You can find a more detailed version of these examples here

Frontend: UI kits

Following the first example above, here you are a simple example of how you can use the Command Pattern on the frontend. I have chosen to not use any framework, as the idea is general enough to be applied also to vanilla JavaScript.

In this example we will just create and render a Button component (Invoker) which will execute an OpenAlertCommand (Concrete Command). The Window (Receiver) is actually responsible for doing the job, whilst Application (Client) is wrapping everything up.

gist:shikaan/77367e98e41351549bec891fbf626b43

You may argue that doing the same thing without the pattern would have taken less then 10 LOC. You are actually right, but, for the reasons we discussed earlier, this scales better and will be more flexible when you will get new requirements.

In the repo we are actually proving how more flexible this is, adding to this example a couple of other things: we reuse the same button with the same command with two different receivers, we use the same button to trigger two different commands at the same time.

Backend: CQRS in Python

A good introductory article on the matter is here.

The following example will contain a super simple CQRS application written in Python. It’s supposed to be a banking app in which you can only deposit and get the list of all the deposits.
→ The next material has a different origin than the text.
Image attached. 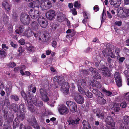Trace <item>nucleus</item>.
I'll use <instances>...</instances> for the list:
<instances>
[{"instance_id":"13d9d810","label":"nucleus","mask_w":129,"mask_h":129,"mask_svg":"<svg viewBox=\"0 0 129 129\" xmlns=\"http://www.w3.org/2000/svg\"><path fill=\"white\" fill-rule=\"evenodd\" d=\"M11 97L15 101H17L19 100L18 97L15 95H12Z\"/></svg>"},{"instance_id":"9b49d317","label":"nucleus","mask_w":129,"mask_h":129,"mask_svg":"<svg viewBox=\"0 0 129 129\" xmlns=\"http://www.w3.org/2000/svg\"><path fill=\"white\" fill-rule=\"evenodd\" d=\"M124 121L126 124L122 123L119 129H129V116H125L124 117Z\"/></svg>"},{"instance_id":"c756f323","label":"nucleus","mask_w":129,"mask_h":129,"mask_svg":"<svg viewBox=\"0 0 129 129\" xmlns=\"http://www.w3.org/2000/svg\"><path fill=\"white\" fill-rule=\"evenodd\" d=\"M84 129H90V127L88 122L86 121H83L82 122Z\"/></svg>"},{"instance_id":"338daca9","label":"nucleus","mask_w":129,"mask_h":129,"mask_svg":"<svg viewBox=\"0 0 129 129\" xmlns=\"http://www.w3.org/2000/svg\"><path fill=\"white\" fill-rule=\"evenodd\" d=\"M17 14L13 12L12 14V17L14 19H16L17 17Z\"/></svg>"},{"instance_id":"473e14b6","label":"nucleus","mask_w":129,"mask_h":129,"mask_svg":"<svg viewBox=\"0 0 129 129\" xmlns=\"http://www.w3.org/2000/svg\"><path fill=\"white\" fill-rule=\"evenodd\" d=\"M19 123V121L17 118L15 119L14 121L13 126L14 129L16 128L17 127H18Z\"/></svg>"},{"instance_id":"20e7f679","label":"nucleus","mask_w":129,"mask_h":129,"mask_svg":"<svg viewBox=\"0 0 129 129\" xmlns=\"http://www.w3.org/2000/svg\"><path fill=\"white\" fill-rule=\"evenodd\" d=\"M117 16L120 18H126L129 16V9H126L122 7L117 9Z\"/></svg>"},{"instance_id":"a19ab883","label":"nucleus","mask_w":129,"mask_h":129,"mask_svg":"<svg viewBox=\"0 0 129 129\" xmlns=\"http://www.w3.org/2000/svg\"><path fill=\"white\" fill-rule=\"evenodd\" d=\"M74 6L77 8H79L80 7V4L79 1H75L74 3Z\"/></svg>"},{"instance_id":"37998d69","label":"nucleus","mask_w":129,"mask_h":129,"mask_svg":"<svg viewBox=\"0 0 129 129\" xmlns=\"http://www.w3.org/2000/svg\"><path fill=\"white\" fill-rule=\"evenodd\" d=\"M28 89L29 91H32L33 93H35L36 90V87L32 86L31 85L29 86Z\"/></svg>"},{"instance_id":"0e129e2a","label":"nucleus","mask_w":129,"mask_h":129,"mask_svg":"<svg viewBox=\"0 0 129 129\" xmlns=\"http://www.w3.org/2000/svg\"><path fill=\"white\" fill-rule=\"evenodd\" d=\"M71 12L72 14L74 15H75L77 14V12L76 11V10L74 8L72 9L71 10Z\"/></svg>"},{"instance_id":"bb28decb","label":"nucleus","mask_w":129,"mask_h":129,"mask_svg":"<svg viewBox=\"0 0 129 129\" xmlns=\"http://www.w3.org/2000/svg\"><path fill=\"white\" fill-rule=\"evenodd\" d=\"M103 129H115V124L113 123L112 125L109 124L105 125L103 126Z\"/></svg>"},{"instance_id":"2eb2a0df","label":"nucleus","mask_w":129,"mask_h":129,"mask_svg":"<svg viewBox=\"0 0 129 129\" xmlns=\"http://www.w3.org/2000/svg\"><path fill=\"white\" fill-rule=\"evenodd\" d=\"M74 99L78 104H82L84 102V99L83 96L79 93H77L75 94Z\"/></svg>"},{"instance_id":"09e8293b","label":"nucleus","mask_w":129,"mask_h":129,"mask_svg":"<svg viewBox=\"0 0 129 129\" xmlns=\"http://www.w3.org/2000/svg\"><path fill=\"white\" fill-rule=\"evenodd\" d=\"M113 50L114 51H115V52L116 53V55H119L118 53L120 52V50L119 48L117 47H113Z\"/></svg>"},{"instance_id":"f257e3e1","label":"nucleus","mask_w":129,"mask_h":129,"mask_svg":"<svg viewBox=\"0 0 129 129\" xmlns=\"http://www.w3.org/2000/svg\"><path fill=\"white\" fill-rule=\"evenodd\" d=\"M21 94L24 99L27 100L28 103V109L31 112H34L36 110V108H35L33 106V103L37 106H41L42 105V102L39 101L36 98L34 99V100L32 101L31 99V97L29 95L27 96L23 90L22 91Z\"/></svg>"},{"instance_id":"412c9836","label":"nucleus","mask_w":129,"mask_h":129,"mask_svg":"<svg viewBox=\"0 0 129 129\" xmlns=\"http://www.w3.org/2000/svg\"><path fill=\"white\" fill-rule=\"evenodd\" d=\"M109 2L111 5L115 8L118 7L121 3V0H110Z\"/></svg>"},{"instance_id":"052dcab7","label":"nucleus","mask_w":129,"mask_h":129,"mask_svg":"<svg viewBox=\"0 0 129 129\" xmlns=\"http://www.w3.org/2000/svg\"><path fill=\"white\" fill-rule=\"evenodd\" d=\"M33 34L34 35V36L35 37H37L38 36H39V41H40L42 40V37L41 36H40V35H39V34H38V35H37L35 33H33Z\"/></svg>"},{"instance_id":"3c124183","label":"nucleus","mask_w":129,"mask_h":129,"mask_svg":"<svg viewBox=\"0 0 129 129\" xmlns=\"http://www.w3.org/2000/svg\"><path fill=\"white\" fill-rule=\"evenodd\" d=\"M7 66L9 67L13 68L16 65L15 63L14 62H10L9 63L7 64Z\"/></svg>"},{"instance_id":"ea45409f","label":"nucleus","mask_w":129,"mask_h":129,"mask_svg":"<svg viewBox=\"0 0 129 129\" xmlns=\"http://www.w3.org/2000/svg\"><path fill=\"white\" fill-rule=\"evenodd\" d=\"M5 105L7 106L8 107L10 106V104L9 102V99H6L4 101V103L2 105Z\"/></svg>"},{"instance_id":"f03ea898","label":"nucleus","mask_w":129,"mask_h":129,"mask_svg":"<svg viewBox=\"0 0 129 129\" xmlns=\"http://www.w3.org/2000/svg\"><path fill=\"white\" fill-rule=\"evenodd\" d=\"M75 81L76 83L78 90L82 94H84L89 98H91L92 97V94L89 91L87 88V86L84 79H76Z\"/></svg>"},{"instance_id":"c9c22d12","label":"nucleus","mask_w":129,"mask_h":129,"mask_svg":"<svg viewBox=\"0 0 129 129\" xmlns=\"http://www.w3.org/2000/svg\"><path fill=\"white\" fill-rule=\"evenodd\" d=\"M124 95V101L127 103H129V92L125 93Z\"/></svg>"},{"instance_id":"cd10ccee","label":"nucleus","mask_w":129,"mask_h":129,"mask_svg":"<svg viewBox=\"0 0 129 129\" xmlns=\"http://www.w3.org/2000/svg\"><path fill=\"white\" fill-rule=\"evenodd\" d=\"M113 106V107H110V108H112L113 107H115L114 108V111L116 112H117L119 111L120 110V108L119 107V105L117 103H114L112 104L111 105Z\"/></svg>"},{"instance_id":"a211bd4d","label":"nucleus","mask_w":129,"mask_h":129,"mask_svg":"<svg viewBox=\"0 0 129 129\" xmlns=\"http://www.w3.org/2000/svg\"><path fill=\"white\" fill-rule=\"evenodd\" d=\"M58 110L59 113L61 115L66 114L69 111L67 107L64 105H62L60 106Z\"/></svg>"},{"instance_id":"a878e982","label":"nucleus","mask_w":129,"mask_h":129,"mask_svg":"<svg viewBox=\"0 0 129 129\" xmlns=\"http://www.w3.org/2000/svg\"><path fill=\"white\" fill-rule=\"evenodd\" d=\"M24 29L22 26H20L18 28L15 30V32L17 34H19L21 36H22L24 33Z\"/></svg>"},{"instance_id":"4be33fe9","label":"nucleus","mask_w":129,"mask_h":129,"mask_svg":"<svg viewBox=\"0 0 129 129\" xmlns=\"http://www.w3.org/2000/svg\"><path fill=\"white\" fill-rule=\"evenodd\" d=\"M2 5L3 7L7 11H9L11 9V6L9 1H4L2 3Z\"/></svg>"},{"instance_id":"c03bdc74","label":"nucleus","mask_w":129,"mask_h":129,"mask_svg":"<svg viewBox=\"0 0 129 129\" xmlns=\"http://www.w3.org/2000/svg\"><path fill=\"white\" fill-rule=\"evenodd\" d=\"M99 101L100 103L101 104H104L106 102V100L102 97L100 98Z\"/></svg>"},{"instance_id":"72a5a7b5","label":"nucleus","mask_w":129,"mask_h":129,"mask_svg":"<svg viewBox=\"0 0 129 129\" xmlns=\"http://www.w3.org/2000/svg\"><path fill=\"white\" fill-rule=\"evenodd\" d=\"M63 15L60 12L59 14L57 17V19L60 22H62L63 20Z\"/></svg>"},{"instance_id":"b1692460","label":"nucleus","mask_w":129,"mask_h":129,"mask_svg":"<svg viewBox=\"0 0 129 129\" xmlns=\"http://www.w3.org/2000/svg\"><path fill=\"white\" fill-rule=\"evenodd\" d=\"M99 70L102 71V72L105 76L108 77L110 75V71L107 68L99 69Z\"/></svg>"},{"instance_id":"423d86ee","label":"nucleus","mask_w":129,"mask_h":129,"mask_svg":"<svg viewBox=\"0 0 129 129\" xmlns=\"http://www.w3.org/2000/svg\"><path fill=\"white\" fill-rule=\"evenodd\" d=\"M40 91L41 95V97L43 100L45 102L48 101L49 99L47 96V94L50 92L49 90H46L45 88H41L40 90Z\"/></svg>"},{"instance_id":"2f4dec72","label":"nucleus","mask_w":129,"mask_h":129,"mask_svg":"<svg viewBox=\"0 0 129 129\" xmlns=\"http://www.w3.org/2000/svg\"><path fill=\"white\" fill-rule=\"evenodd\" d=\"M105 121L108 124H109V125L110 124L112 125V123H114L113 122V119L110 116L107 117L105 120Z\"/></svg>"},{"instance_id":"7ed1b4c3","label":"nucleus","mask_w":129,"mask_h":129,"mask_svg":"<svg viewBox=\"0 0 129 129\" xmlns=\"http://www.w3.org/2000/svg\"><path fill=\"white\" fill-rule=\"evenodd\" d=\"M35 9L34 11L33 9H31L29 12V14L31 17L33 19H36L39 16L40 14V12L38 9L39 7V1L37 0L33 1Z\"/></svg>"},{"instance_id":"39448f33","label":"nucleus","mask_w":129,"mask_h":129,"mask_svg":"<svg viewBox=\"0 0 129 129\" xmlns=\"http://www.w3.org/2000/svg\"><path fill=\"white\" fill-rule=\"evenodd\" d=\"M52 6L51 2L47 0H42L40 2V7L42 10H46Z\"/></svg>"},{"instance_id":"58836bf2","label":"nucleus","mask_w":129,"mask_h":129,"mask_svg":"<svg viewBox=\"0 0 129 129\" xmlns=\"http://www.w3.org/2000/svg\"><path fill=\"white\" fill-rule=\"evenodd\" d=\"M125 76L127 78V85L129 86V73L127 71H125L124 72Z\"/></svg>"},{"instance_id":"e2e57ef3","label":"nucleus","mask_w":129,"mask_h":129,"mask_svg":"<svg viewBox=\"0 0 129 129\" xmlns=\"http://www.w3.org/2000/svg\"><path fill=\"white\" fill-rule=\"evenodd\" d=\"M2 47L3 49L5 50L8 49L9 48L5 44H3L2 45Z\"/></svg>"},{"instance_id":"dca6fc26","label":"nucleus","mask_w":129,"mask_h":129,"mask_svg":"<svg viewBox=\"0 0 129 129\" xmlns=\"http://www.w3.org/2000/svg\"><path fill=\"white\" fill-rule=\"evenodd\" d=\"M80 120L79 118L76 117L75 118L72 119H70L67 121V124L69 126L72 127L74 126L79 123V121Z\"/></svg>"},{"instance_id":"aec40b11","label":"nucleus","mask_w":129,"mask_h":129,"mask_svg":"<svg viewBox=\"0 0 129 129\" xmlns=\"http://www.w3.org/2000/svg\"><path fill=\"white\" fill-rule=\"evenodd\" d=\"M29 124L31 125L34 128L37 129H39V127L38 126L36 121V120L34 117H33L28 120Z\"/></svg>"},{"instance_id":"f704fd0d","label":"nucleus","mask_w":129,"mask_h":129,"mask_svg":"<svg viewBox=\"0 0 129 129\" xmlns=\"http://www.w3.org/2000/svg\"><path fill=\"white\" fill-rule=\"evenodd\" d=\"M18 117L20 119L23 120L25 118V113L23 112H20L18 114Z\"/></svg>"},{"instance_id":"0eeeda50","label":"nucleus","mask_w":129,"mask_h":129,"mask_svg":"<svg viewBox=\"0 0 129 129\" xmlns=\"http://www.w3.org/2000/svg\"><path fill=\"white\" fill-rule=\"evenodd\" d=\"M8 110L6 109L3 110L4 113V118L6 119L8 122L10 123L13 121L14 116L13 114L12 113H10L9 114L8 116Z\"/></svg>"},{"instance_id":"1a4fd4ad","label":"nucleus","mask_w":129,"mask_h":129,"mask_svg":"<svg viewBox=\"0 0 129 129\" xmlns=\"http://www.w3.org/2000/svg\"><path fill=\"white\" fill-rule=\"evenodd\" d=\"M61 86V91L66 95L67 94L69 90V85L68 82H62L61 84H59Z\"/></svg>"},{"instance_id":"774afa93","label":"nucleus","mask_w":129,"mask_h":129,"mask_svg":"<svg viewBox=\"0 0 129 129\" xmlns=\"http://www.w3.org/2000/svg\"><path fill=\"white\" fill-rule=\"evenodd\" d=\"M20 129H31L29 128H26L23 124H21L20 126Z\"/></svg>"},{"instance_id":"4d7b16f0","label":"nucleus","mask_w":129,"mask_h":129,"mask_svg":"<svg viewBox=\"0 0 129 129\" xmlns=\"http://www.w3.org/2000/svg\"><path fill=\"white\" fill-rule=\"evenodd\" d=\"M92 86L94 87L96 86L98 88H100L101 87V83L99 82H96L95 85H93Z\"/></svg>"},{"instance_id":"e433bc0d","label":"nucleus","mask_w":129,"mask_h":129,"mask_svg":"<svg viewBox=\"0 0 129 129\" xmlns=\"http://www.w3.org/2000/svg\"><path fill=\"white\" fill-rule=\"evenodd\" d=\"M103 91L108 96H111L113 95L112 92L109 91L105 89H103Z\"/></svg>"},{"instance_id":"864d4df0","label":"nucleus","mask_w":129,"mask_h":129,"mask_svg":"<svg viewBox=\"0 0 129 129\" xmlns=\"http://www.w3.org/2000/svg\"><path fill=\"white\" fill-rule=\"evenodd\" d=\"M96 116H98V117L102 119H103L104 118V113H102L101 114L100 113L99 114L97 113L96 114Z\"/></svg>"},{"instance_id":"6e6d98bb","label":"nucleus","mask_w":129,"mask_h":129,"mask_svg":"<svg viewBox=\"0 0 129 129\" xmlns=\"http://www.w3.org/2000/svg\"><path fill=\"white\" fill-rule=\"evenodd\" d=\"M106 15L105 13H104V11L103 10L102 15V19L101 21L102 22L104 21V20L106 19Z\"/></svg>"},{"instance_id":"5701e85b","label":"nucleus","mask_w":129,"mask_h":129,"mask_svg":"<svg viewBox=\"0 0 129 129\" xmlns=\"http://www.w3.org/2000/svg\"><path fill=\"white\" fill-rule=\"evenodd\" d=\"M64 80L63 77L62 76L59 77L58 78L57 76H55L53 79V81L54 82H57L59 84H61V83L63 82Z\"/></svg>"},{"instance_id":"49530a36","label":"nucleus","mask_w":129,"mask_h":129,"mask_svg":"<svg viewBox=\"0 0 129 129\" xmlns=\"http://www.w3.org/2000/svg\"><path fill=\"white\" fill-rule=\"evenodd\" d=\"M0 55L3 57H5L7 55V54L3 49H0Z\"/></svg>"},{"instance_id":"f3484780","label":"nucleus","mask_w":129,"mask_h":129,"mask_svg":"<svg viewBox=\"0 0 129 129\" xmlns=\"http://www.w3.org/2000/svg\"><path fill=\"white\" fill-rule=\"evenodd\" d=\"M89 70L92 73V77L96 79H101V76L98 74V72L96 71L95 69L91 68L89 69Z\"/></svg>"},{"instance_id":"680f3d73","label":"nucleus","mask_w":129,"mask_h":129,"mask_svg":"<svg viewBox=\"0 0 129 129\" xmlns=\"http://www.w3.org/2000/svg\"><path fill=\"white\" fill-rule=\"evenodd\" d=\"M84 16L85 18V19L82 21V22L83 23H84V22L85 21H86L85 19H87L88 18V16L87 15V13H84Z\"/></svg>"},{"instance_id":"603ef678","label":"nucleus","mask_w":129,"mask_h":129,"mask_svg":"<svg viewBox=\"0 0 129 129\" xmlns=\"http://www.w3.org/2000/svg\"><path fill=\"white\" fill-rule=\"evenodd\" d=\"M3 20L4 23H6L8 21V18L6 15L5 14L4 15Z\"/></svg>"},{"instance_id":"393cba45","label":"nucleus","mask_w":129,"mask_h":129,"mask_svg":"<svg viewBox=\"0 0 129 129\" xmlns=\"http://www.w3.org/2000/svg\"><path fill=\"white\" fill-rule=\"evenodd\" d=\"M39 25L36 22L33 21L31 24V28L34 30H37L39 28Z\"/></svg>"},{"instance_id":"4468645a","label":"nucleus","mask_w":129,"mask_h":129,"mask_svg":"<svg viewBox=\"0 0 129 129\" xmlns=\"http://www.w3.org/2000/svg\"><path fill=\"white\" fill-rule=\"evenodd\" d=\"M12 107L13 110L15 112H24L23 110L25 108L24 107V105L23 104H21L19 106V108L16 104H12Z\"/></svg>"},{"instance_id":"69168bd1","label":"nucleus","mask_w":129,"mask_h":129,"mask_svg":"<svg viewBox=\"0 0 129 129\" xmlns=\"http://www.w3.org/2000/svg\"><path fill=\"white\" fill-rule=\"evenodd\" d=\"M122 24L121 22V21H116L115 23V24L116 25H117L118 26H121Z\"/></svg>"},{"instance_id":"7c9ffc66","label":"nucleus","mask_w":129,"mask_h":129,"mask_svg":"<svg viewBox=\"0 0 129 129\" xmlns=\"http://www.w3.org/2000/svg\"><path fill=\"white\" fill-rule=\"evenodd\" d=\"M32 34V33L31 31L29 30H25L24 34H22V36H26L27 37H30Z\"/></svg>"},{"instance_id":"6ab92c4d","label":"nucleus","mask_w":129,"mask_h":129,"mask_svg":"<svg viewBox=\"0 0 129 129\" xmlns=\"http://www.w3.org/2000/svg\"><path fill=\"white\" fill-rule=\"evenodd\" d=\"M46 16L47 18L51 20L55 17V14L54 10H50L46 13Z\"/></svg>"},{"instance_id":"5fc2aeb1","label":"nucleus","mask_w":129,"mask_h":129,"mask_svg":"<svg viewBox=\"0 0 129 129\" xmlns=\"http://www.w3.org/2000/svg\"><path fill=\"white\" fill-rule=\"evenodd\" d=\"M128 103L126 102V103L124 101L121 103L120 106L122 108H125L126 107L127 104Z\"/></svg>"},{"instance_id":"c85d7f7f","label":"nucleus","mask_w":129,"mask_h":129,"mask_svg":"<svg viewBox=\"0 0 129 129\" xmlns=\"http://www.w3.org/2000/svg\"><path fill=\"white\" fill-rule=\"evenodd\" d=\"M77 105L75 103L73 104V105L69 108L70 111L73 112H76L77 110Z\"/></svg>"},{"instance_id":"ddd939ff","label":"nucleus","mask_w":129,"mask_h":129,"mask_svg":"<svg viewBox=\"0 0 129 129\" xmlns=\"http://www.w3.org/2000/svg\"><path fill=\"white\" fill-rule=\"evenodd\" d=\"M102 52L105 57L109 56L112 58H115V55L110 49H105Z\"/></svg>"},{"instance_id":"f8f14e48","label":"nucleus","mask_w":129,"mask_h":129,"mask_svg":"<svg viewBox=\"0 0 129 129\" xmlns=\"http://www.w3.org/2000/svg\"><path fill=\"white\" fill-rule=\"evenodd\" d=\"M116 83L118 87L122 85L121 78L120 74L117 72H116L114 75Z\"/></svg>"},{"instance_id":"8fccbe9b","label":"nucleus","mask_w":129,"mask_h":129,"mask_svg":"<svg viewBox=\"0 0 129 129\" xmlns=\"http://www.w3.org/2000/svg\"><path fill=\"white\" fill-rule=\"evenodd\" d=\"M7 122H5L4 125L3 126V129H11V128L10 125L8 124V125H7Z\"/></svg>"},{"instance_id":"6e6552de","label":"nucleus","mask_w":129,"mask_h":129,"mask_svg":"<svg viewBox=\"0 0 129 129\" xmlns=\"http://www.w3.org/2000/svg\"><path fill=\"white\" fill-rule=\"evenodd\" d=\"M20 20L21 21L25 24H29L30 21V18L29 16L25 13L21 14L20 17Z\"/></svg>"},{"instance_id":"4c0bfd02","label":"nucleus","mask_w":129,"mask_h":129,"mask_svg":"<svg viewBox=\"0 0 129 129\" xmlns=\"http://www.w3.org/2000/svg\"><path fill=\"white\" fill-rule=\"evenodd\" d=\"M20 73L22 75H25L27 76H29L31 74V73L29 71H26L24 72L22 70L20 71Z\"/></svg>"},{"instance_id":"bf43d9fd","label":"nucleus","mask_w":129,"mask_h":129,"mask_svg":"<svg viewBox=\"0 0 129 129\" xmlns=\"http://www.w3.org/2000/svg\"><path fill=\"white\" fill-rule=\"evenodd\" d=\"M19 43L22 45H24L25 44V41L23 39H21L20 40L18 41Z\"/></svg>"},{"instance_id":"de8ad7c7","label":"nucleus","mask_w":129,"mask_h":129,"mask_svg":"<svg viewBox=\"0 0 129 129\" xmlns=\"http://www.w3.org/2000/svg\"><path fill=\"white\" fill-rule=\"evenodd\" d=\"M74 103V102L70 101H67L66 102V104L69 108H70L72 105H73V104Z\"/></svg>"},{"instance_id":"a18cd8bd","label":"nucleus","mask_w":129,"mask_h":129,"mask_svg":"<svg viewBox=\"0 0 129 129\" xmlns=\"http://www.w3.org/2000/svg\"><path fill=\"white\" fill-rule=\"evenodd\" d=\"M11 88L10 86H7L6 88V93L9 94L11 92Z\"/></svg>"},{"instance_id":"79ce46f5","label":"nucleus","mask_w":129,"mask_h":129,"mask_svg":"<svg viewBox=\"0 0 129 129\" xmlns=\"http://www.w3.org/2000/svg\"><path fill=\"white\" fill-rule=\"evenodd\" d=\"M26 47L28 48L27 50L29 51H32L34 50V47L30 44H27Z\"/></svg>"},{"instance_id":"9d476101","label":"nucleus","mask_w":129,"mask_h":129,"mask_svg":"<svg viewBox=\"0 0 129 129\" xmlns=\"http://www.w3.org/2000/svg\"><path fill=\"white\" fill-rule=\"evenodd\" d=\"M38 21L41 26L43 28H46L48 25V21L43 16H41L38 19Z\"/></svg>"}]
</instances>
Everything is stored in memory and will vanish as soon as the process ends.

The architecture of the app, even though it’s super basic, contains everything you need to call it a CQRS app.

Diagram

Strap yourselves because here we have two concurrent implementation of the Command Pattern: one for writing (Command) and one for reading (Queries). Both share the same Client though.

  1. The Application (Client) creates the Deposit command and calls the handle_deposit method on the Command Handler (Command Invoker)
  2. The WriteStore (Command Receiver) saves data
  3. Right after the Command Handler fires an event to notify the ReadStore (Query Receiver) which updates
  4. The Application (Client) then creates the GetLastDeposit query and calls the handle method on the QueryHandler (Query Invoker)
  5. The ReadStore (Query Receiver) will then save the value into the query
  6. The result stored in the query returns to the user

The code for this is of course available in the repo. Python is not my main language, so if you see something off, feel free to submit a pull request or open an issue there.

Final words

Well, this has been massive. Hopefully you got to read at least half of what I have written :D As always, if you have any feedback about how to make this series better, please let me know.

Until next time!


  1. This kind of patterns actually modified the behavior (in common English sense) of customers and cooks. Hopefully this will be enough to fix forever in your mind what a behavioral pattern is.

  2. You language geeks may want to know that “order” in the restaurant context in Italian it’s actually called “comanda”. Just one word to remember both the pattern and the example. Lovely.